[RECORDS FOR PROCESSING]
_ _ _ _ _
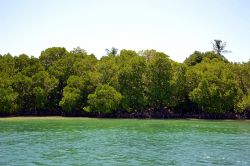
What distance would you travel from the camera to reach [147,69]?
85062 millimetres

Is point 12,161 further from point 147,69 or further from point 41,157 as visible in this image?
point 147,69

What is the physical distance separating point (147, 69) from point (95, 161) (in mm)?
57118

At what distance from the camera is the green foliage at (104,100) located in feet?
260

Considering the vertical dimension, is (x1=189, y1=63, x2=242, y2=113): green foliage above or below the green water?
above

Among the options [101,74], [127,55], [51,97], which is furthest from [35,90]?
[127,55]

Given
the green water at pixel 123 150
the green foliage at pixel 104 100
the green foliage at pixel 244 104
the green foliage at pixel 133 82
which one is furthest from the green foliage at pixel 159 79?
the green water at pixel 123 150

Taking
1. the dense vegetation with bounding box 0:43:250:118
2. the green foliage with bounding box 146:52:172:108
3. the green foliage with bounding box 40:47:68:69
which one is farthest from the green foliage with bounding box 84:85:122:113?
the green foliage with bounding box 40:47:68:69

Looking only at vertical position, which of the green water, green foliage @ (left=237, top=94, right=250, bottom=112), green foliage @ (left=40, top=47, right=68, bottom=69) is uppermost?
green foliage @ (left=40, top=47, right=68, bottom=69)

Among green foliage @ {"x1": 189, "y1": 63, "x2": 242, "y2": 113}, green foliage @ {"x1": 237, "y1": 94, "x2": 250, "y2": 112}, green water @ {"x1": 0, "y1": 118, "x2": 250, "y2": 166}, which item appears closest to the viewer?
green water @ {"x1": 0, "y1": 118, "x2": 250, "y2": 166}

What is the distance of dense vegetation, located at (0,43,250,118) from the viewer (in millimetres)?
80125

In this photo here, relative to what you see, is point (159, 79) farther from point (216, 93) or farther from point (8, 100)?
point (8, 100)

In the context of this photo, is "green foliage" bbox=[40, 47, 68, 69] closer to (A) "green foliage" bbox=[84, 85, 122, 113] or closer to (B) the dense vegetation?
(B) the dense vegetation

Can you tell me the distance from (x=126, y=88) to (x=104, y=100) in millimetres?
6854

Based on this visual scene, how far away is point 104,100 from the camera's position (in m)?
79.0
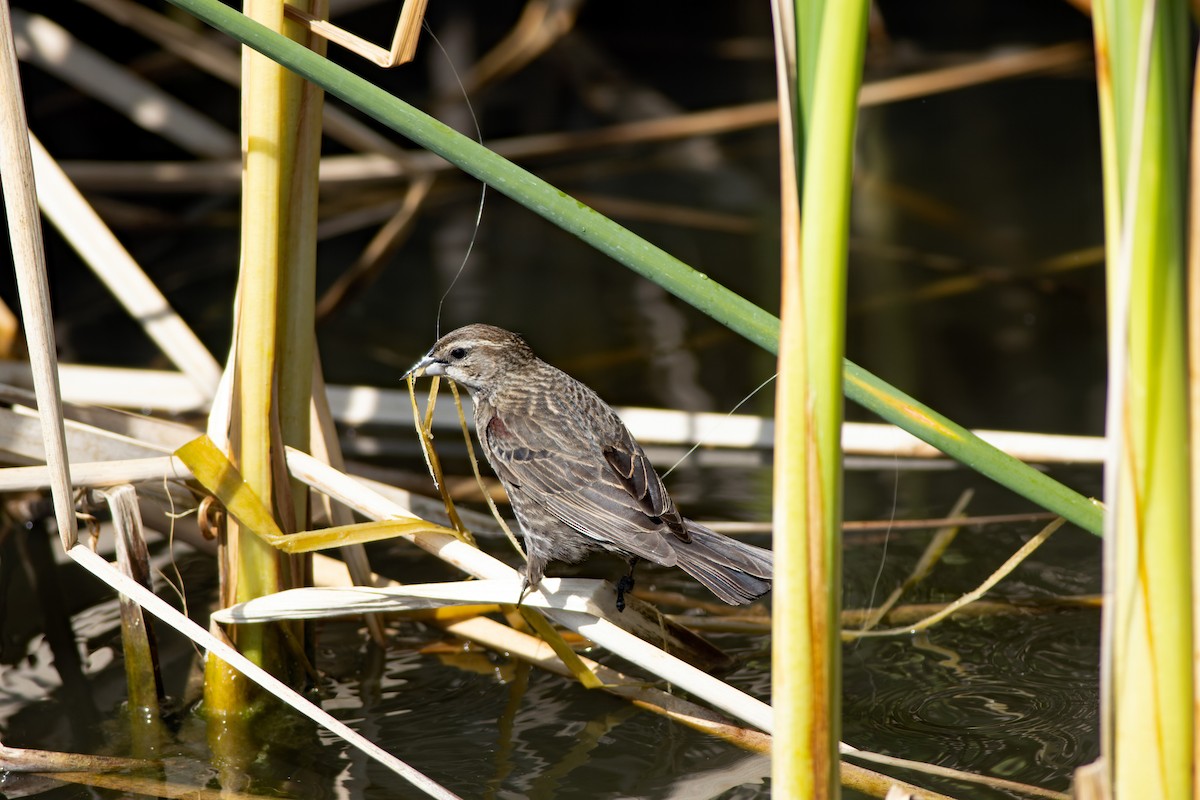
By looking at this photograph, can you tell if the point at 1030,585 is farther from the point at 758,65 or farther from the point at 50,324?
the point at 758,65

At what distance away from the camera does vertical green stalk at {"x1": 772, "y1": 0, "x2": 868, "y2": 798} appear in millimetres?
1571

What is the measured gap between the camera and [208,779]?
2766 millimetres

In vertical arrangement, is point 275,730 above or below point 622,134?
below

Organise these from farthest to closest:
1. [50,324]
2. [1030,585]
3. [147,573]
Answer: [1030,585]
[147,573]
[50,324]

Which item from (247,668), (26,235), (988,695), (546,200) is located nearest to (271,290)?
(26,235)

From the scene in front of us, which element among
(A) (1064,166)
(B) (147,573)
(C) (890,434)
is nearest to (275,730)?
(B) (147,573)

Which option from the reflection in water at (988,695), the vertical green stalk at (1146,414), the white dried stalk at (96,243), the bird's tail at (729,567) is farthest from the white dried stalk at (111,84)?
the vertical green stalk at (1146,414)

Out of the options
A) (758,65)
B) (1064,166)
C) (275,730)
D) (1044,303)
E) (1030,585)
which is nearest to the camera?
(275,730)

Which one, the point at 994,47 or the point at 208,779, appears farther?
the point at 994,47

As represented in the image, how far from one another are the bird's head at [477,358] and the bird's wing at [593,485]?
0.77ft

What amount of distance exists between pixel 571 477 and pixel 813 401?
4.50ft

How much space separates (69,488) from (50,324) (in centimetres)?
32

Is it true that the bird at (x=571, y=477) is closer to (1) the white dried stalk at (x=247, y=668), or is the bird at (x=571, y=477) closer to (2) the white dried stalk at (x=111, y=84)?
(1) the white dried stalk at (x=247, y=668)

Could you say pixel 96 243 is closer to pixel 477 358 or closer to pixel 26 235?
pixel 477 358
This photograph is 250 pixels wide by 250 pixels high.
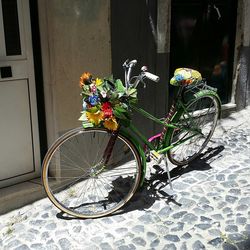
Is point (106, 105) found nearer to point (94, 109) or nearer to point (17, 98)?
point (94, 109)

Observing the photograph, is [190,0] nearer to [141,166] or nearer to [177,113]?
[177,113]

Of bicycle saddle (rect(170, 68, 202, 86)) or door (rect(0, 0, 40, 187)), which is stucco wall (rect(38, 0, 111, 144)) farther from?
bicycle saddle (rect(170, 68, 202, 86))

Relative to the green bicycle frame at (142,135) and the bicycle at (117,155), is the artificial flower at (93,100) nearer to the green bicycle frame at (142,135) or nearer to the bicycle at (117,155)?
the bicycle at (117,155)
_ _ _ _ _
[WHAT YOU HAVE TO DO]
Emit an exact copy of the lines from the line bearing "Is it true that" through the last line above, inclusive, and leave the images out.

[OUTPUT FOR THIS TASK]
Is it true that the bird at (x=571, y=477) is closer to (1) the white dried stalk at (x=247, y=668), or is the bird at (x=571, y=477) closer to (2) the white dried stalk at (x=111, y=84)?
(1) the white dried stalk at (x=247, y=668)

Could you say pixel 96 243 is closer to pixel 477 358 or closer to pixel 26 235?
pixel 477 358
This photograph is 250 pixels wide by 250 pixels high.
Is point (106, 105) found nearer to point (94, 109) or nearer to point (17, 98)?
point (94, 109)

Observing the photograph, is [190,0] nearer to [141,166] or nearer to [177,113]?
[177,113]

Of bicycle saddle (rect(170, 68, 202, 86)) or door (rect(0, 0, 40, 187)), which is stucco wall (rect(38, 0, 111, 144)) farther from?
bicycle saddle (rect(170, 68, 202, 86))

Relative to the green bicycle frame at (142,135) and the bicycle at (117,155), is the artificial flower at (93,100) nearer to the green bicycle frame at (142,135) or nearer to the bicycle at (117,155)?
the bicycle at (117,155)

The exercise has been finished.